What the task asks: Each line of the records is to be returned verbatim, with the images omitted.

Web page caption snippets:
'''
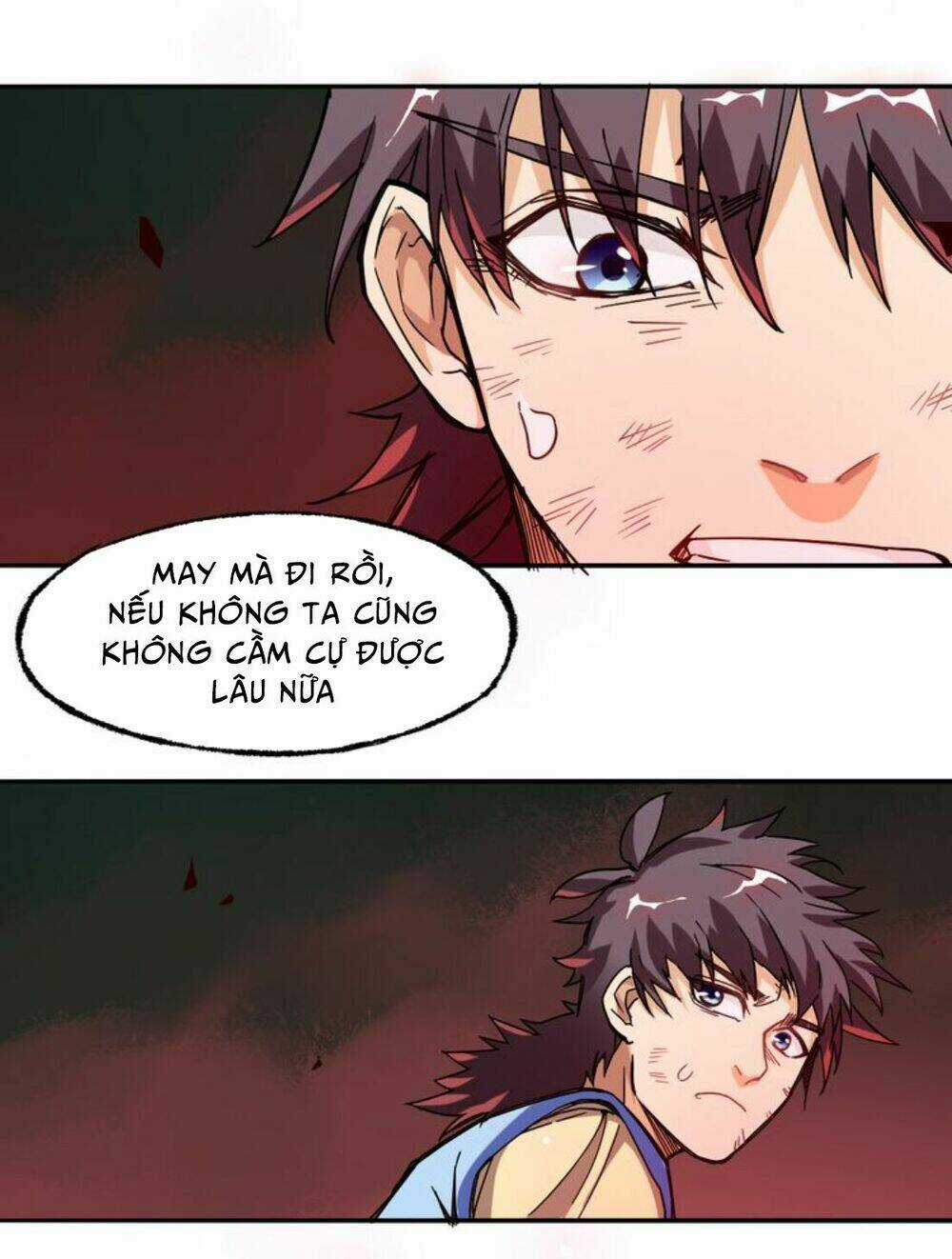 Thiên Mệnh Cửu Tinh - Chapter 3 - Trang 12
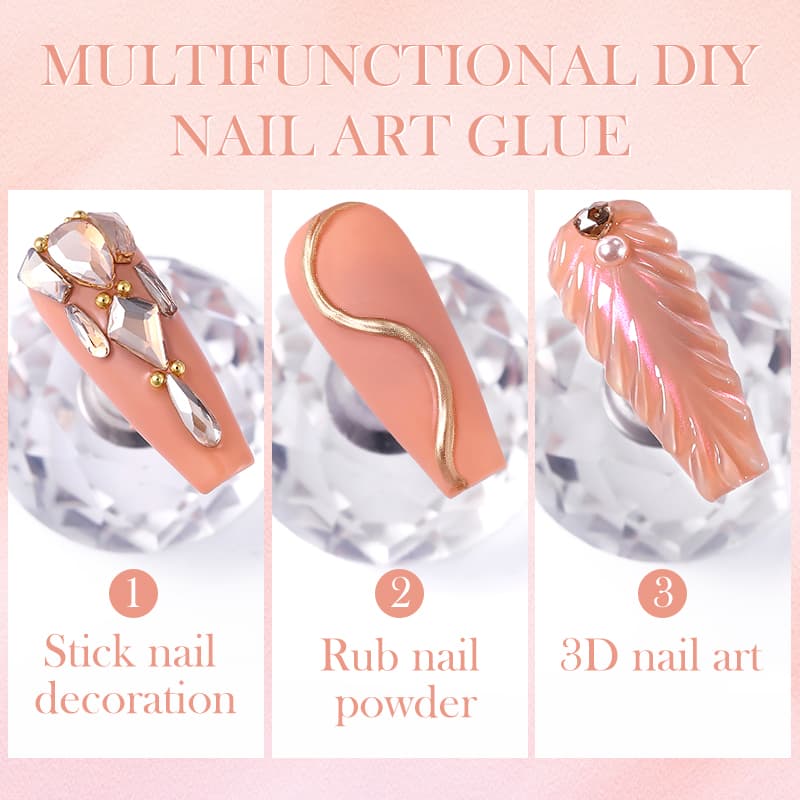 Born Pretty Rhinestone Glue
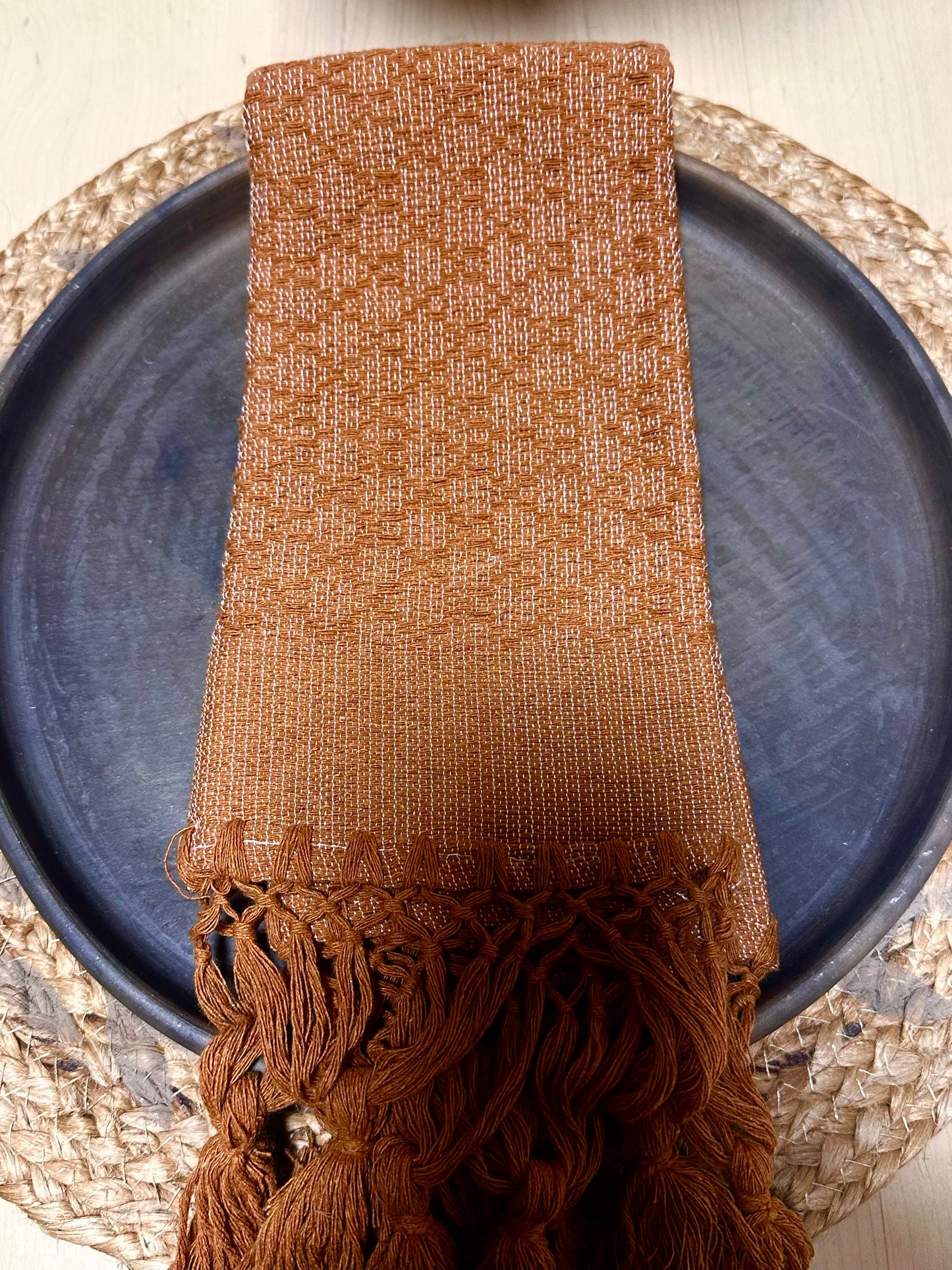 Copper Napkin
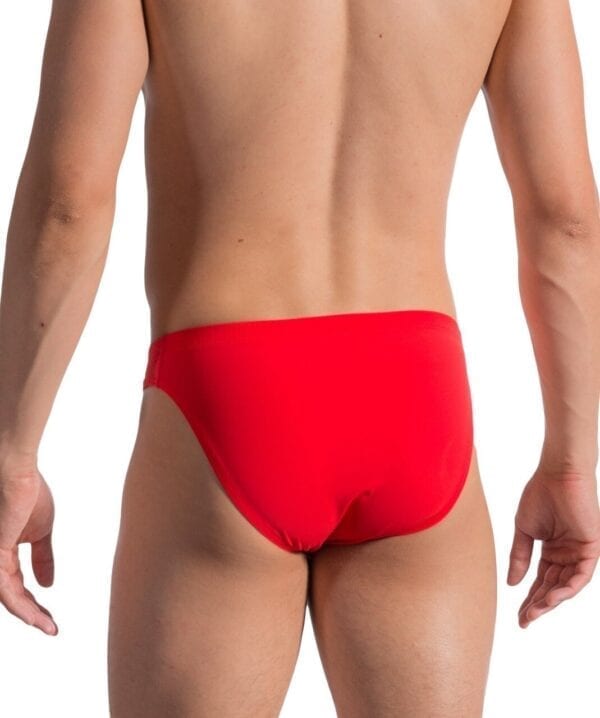 BLU 1200 SUNBRIEF - BLACK OR LIPS-NOS<span> - </span>Lips, S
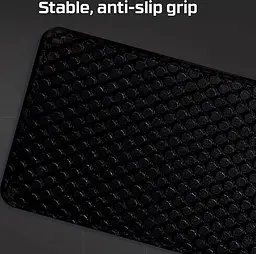 Підставка під зап'ястя HyperX Wrist Rest Compact (4Z7X0AA) - мініатюра 6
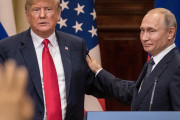トランプ氏が語ったプーチン大統領に重圧をかける方法に海外大騒ぎ！（海外の反応）
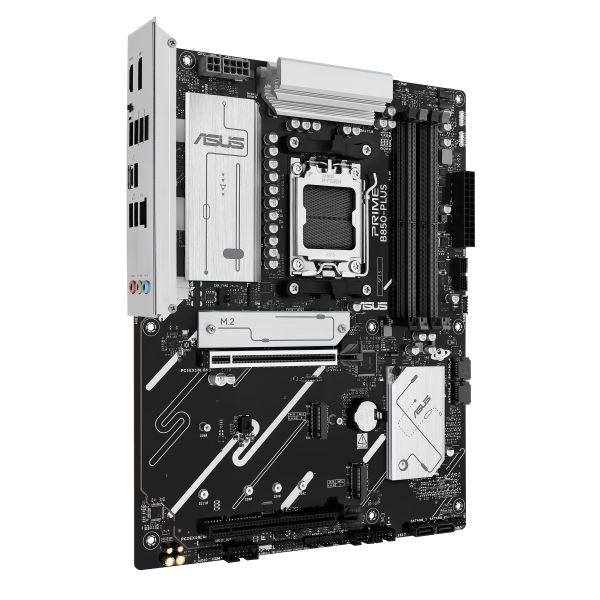 ASUS PRIME B850-PLUS-CSM AMD B850 Socket AM5 ATX (90MB1LC0-M0EAYC)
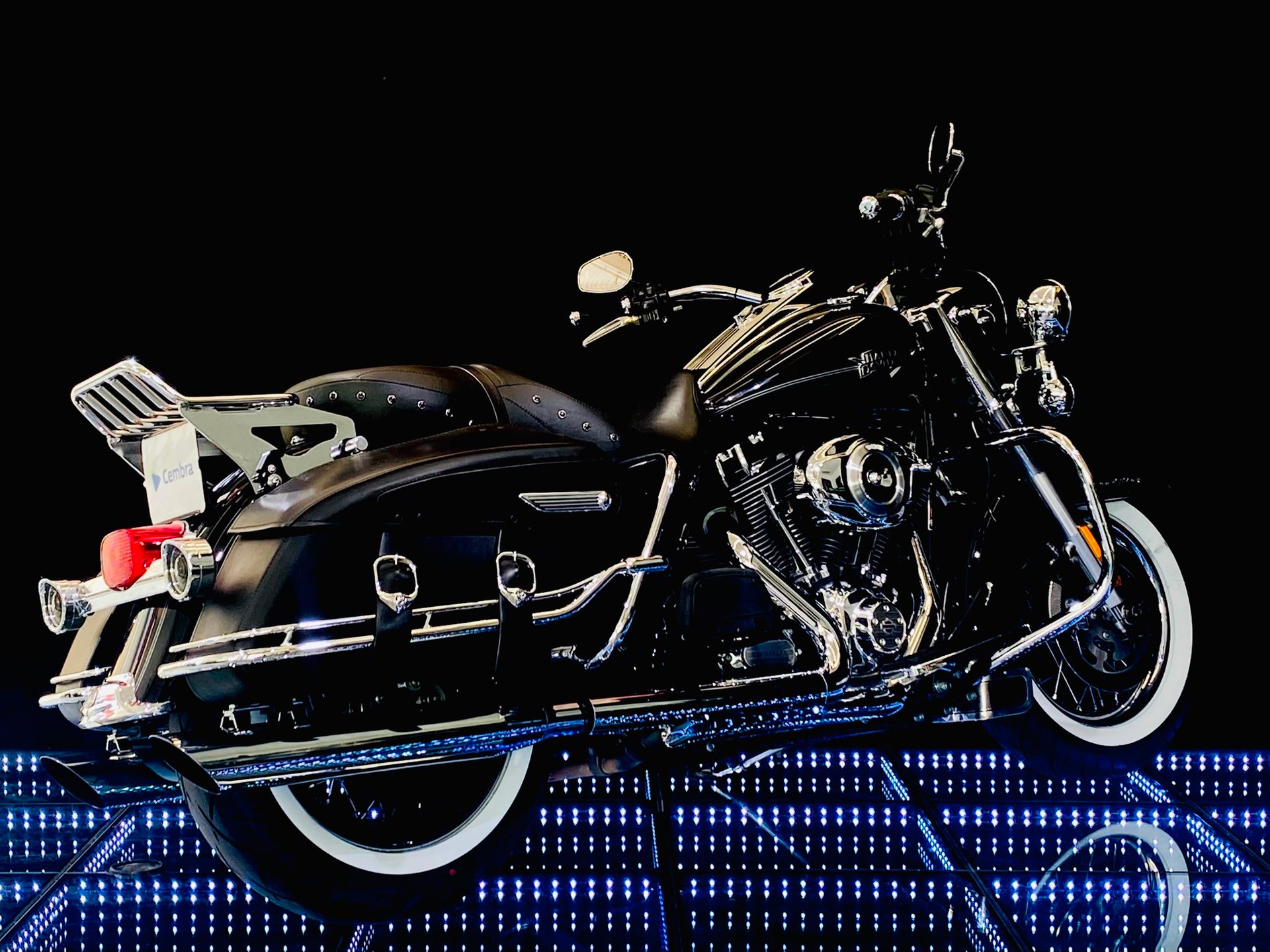 HARLEY-DAVIDSON FLHRC Road King Classic 103 ABS-image-5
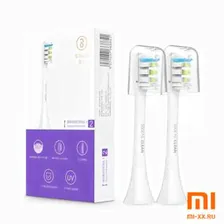 Сменные насадки для зубных щеток Soocas X3 2 шт (White)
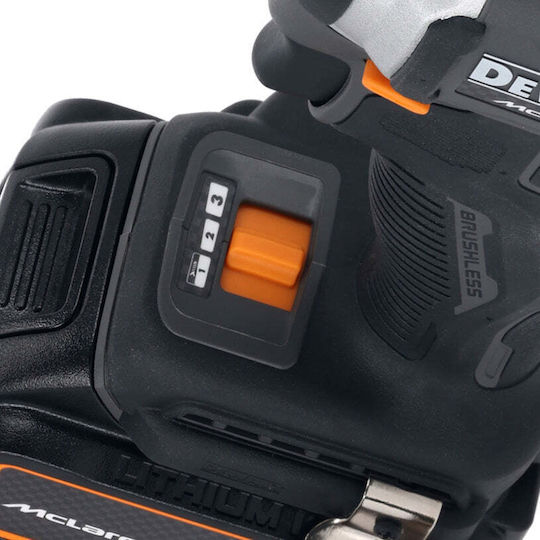 Dewalt Παλμικό Κατσαβίδι Μπαταρίας Brushless 18V 2x4Ah DCF85MM2T - Image 5
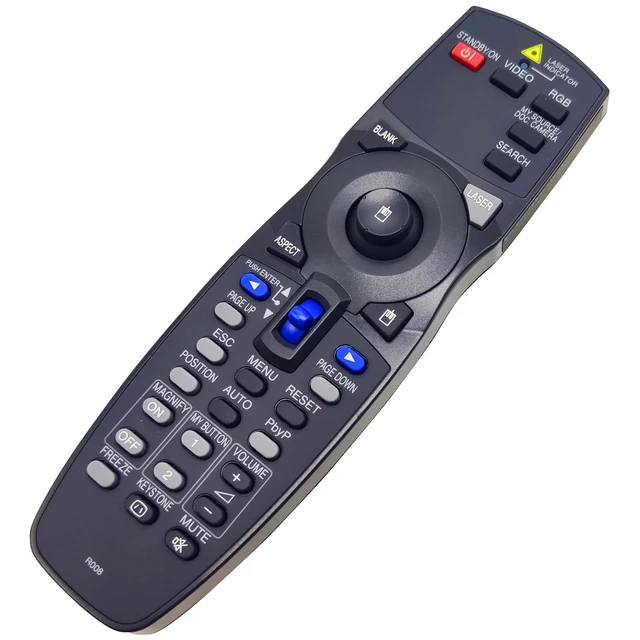 Alt view image 2 of 5 - INTECHING HL02196 Projector Remote Control Replacement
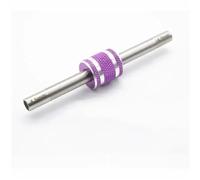 Giocattoli Auto RC Per Tamiya Pro 4wd Tenditori Esagonali 4-4,5 Mm Parti Fai Da Te Strumento Per L'installazione E La Rimozione Del Dado(PURPLE)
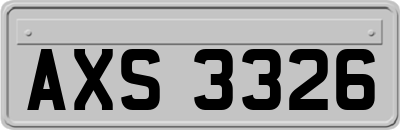 AXS3326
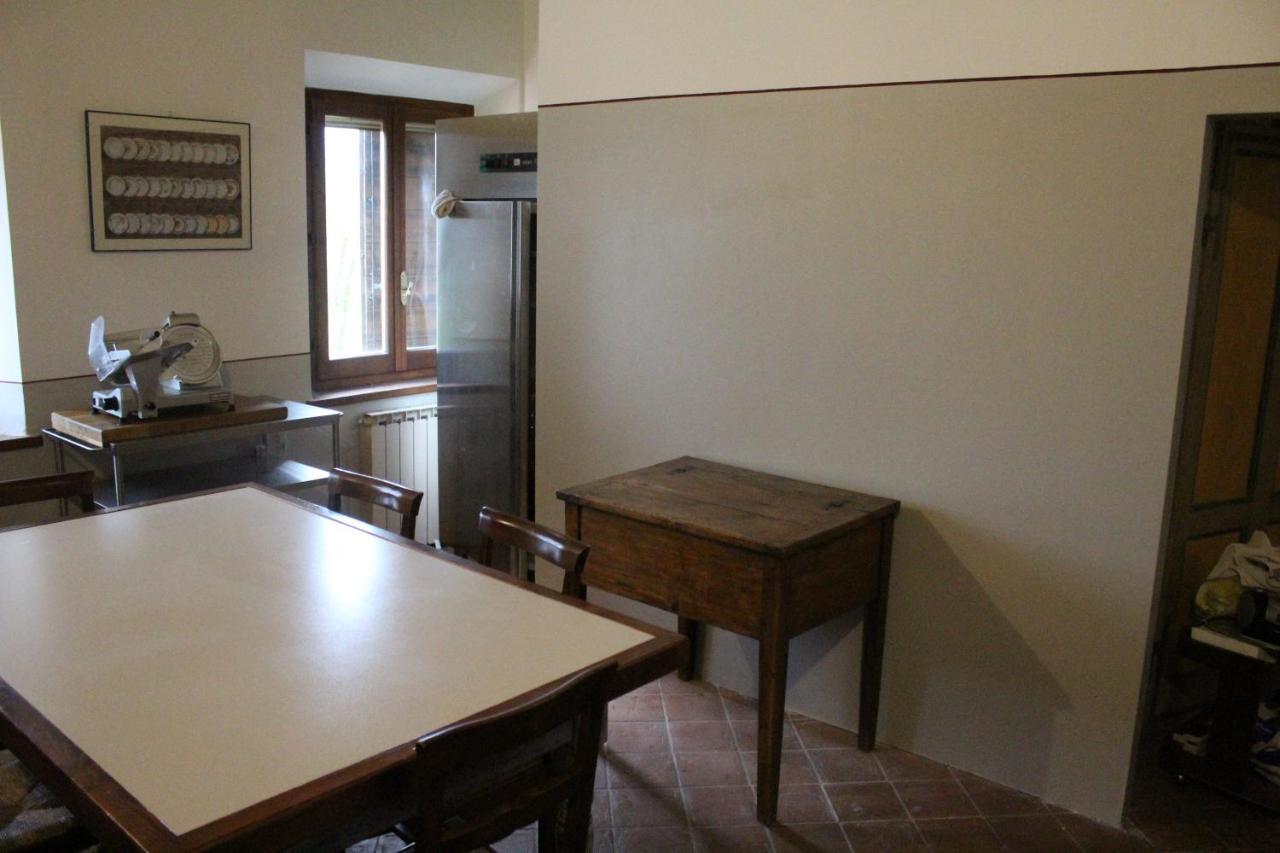 Villa San Bartolomeo Montepulciano Stazione Esterno foto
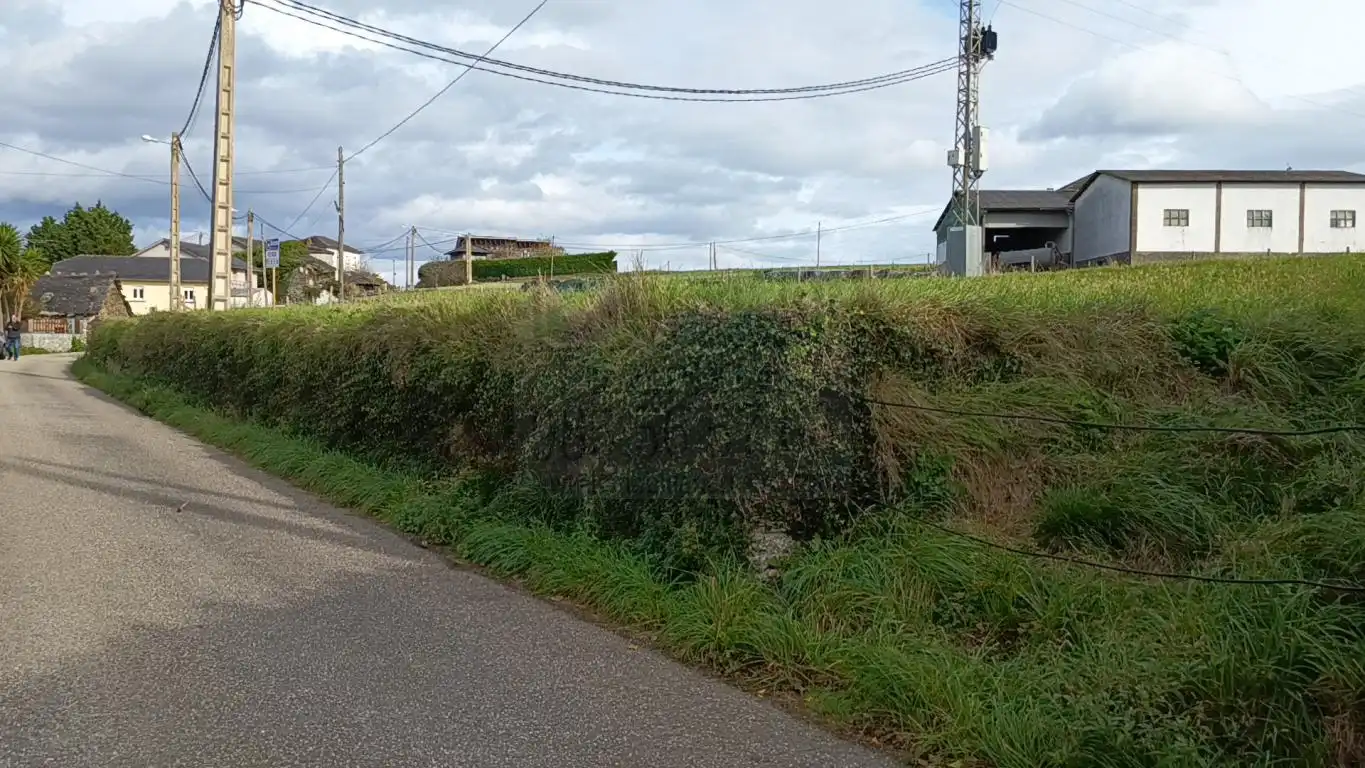 Residencial en venda en Valdés - Luarca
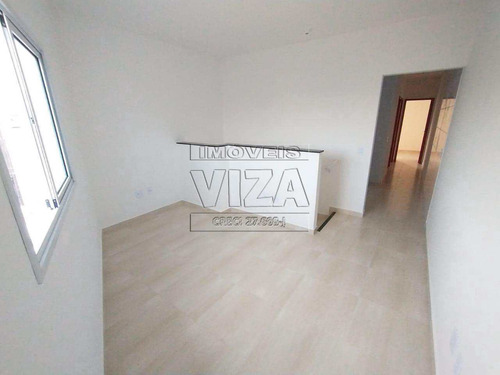 Imagem 29 de 30 de Casa De Condomínio Com 2 Dorms, Princesa, Praia Grande - R$ 190 Mil, Cod: 2111 - V2111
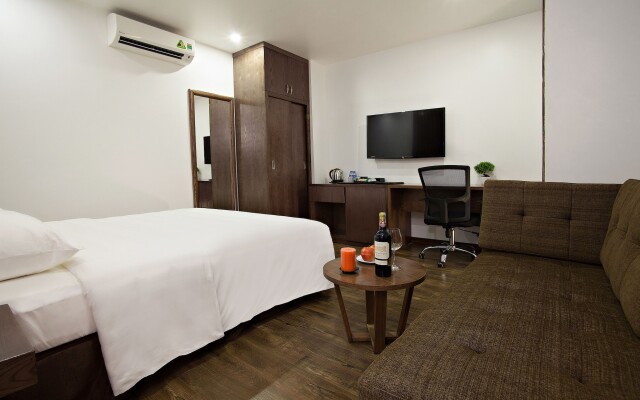 Inearth Hotel Hanoi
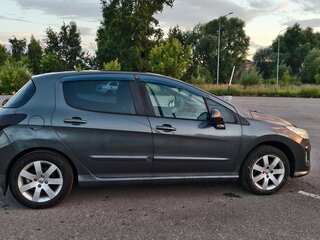 2010 Peugeot 308 I, серый, 295000 рублей, вид 5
'''
Exercise result:
 Thiên Mệnh Cửu Tinh - Chapter 3 - Trang 12
 Born Pretty Rhinestone Glue
 Copper Napkin
 BLU 1200 SUNBRIEF - BLACK OR LIPS-NOS<span> - </span>Lips, S
 Підставка під зап'ястя HyperX Wrist Rest Compact (4Z7X0AA) - мініатюра 6
トランプ氏が語ったプーチン大統領に重圧をかける方法に海外大騒ぎ！（海外の反応）
 ASUS PRIME B850-PLUS-CSM AMD B850 Socket AM5 ATX (90MB1LC0-M0EAYC)
 HARLEY-DAVIDSON FLHRC Road King Classic 103 ABS-image-5
 Сменные насадки для зубных щеток Soocas X3 2 шт (White)
 Dewalt Παλμικό Κατσαβίδι Μπαταρίας Brushless 18V 2x4Ah DCF85MM2T - Image 5
 Alt view image 2 of 5 - INTECHING HL02196 Projector Remote Control Replacement
 Giocattoli Auto RC Per Tamiya Pro 4wd Tenditori Esagonali 4-4,5 Mm Parti Fai Da Te Strumento Per L'installazione E La Rimozione Del Dado(PURPLE)
 AXS3326
 Villa San Bartolomeo Montepulciano Stazione Esterno foto
 Residencial en venda en Valdés - Luarca
 Imagem 29 de 30 de Casa De Condomínio Com 2 Dorms, Princesa, Praia Grande - R$ 190 Mil, Cod: 2111 - V2111
 Inearth Hotel Hanoi
 2010 Peugeot 308 I, серый, 295000 рублей, вид 5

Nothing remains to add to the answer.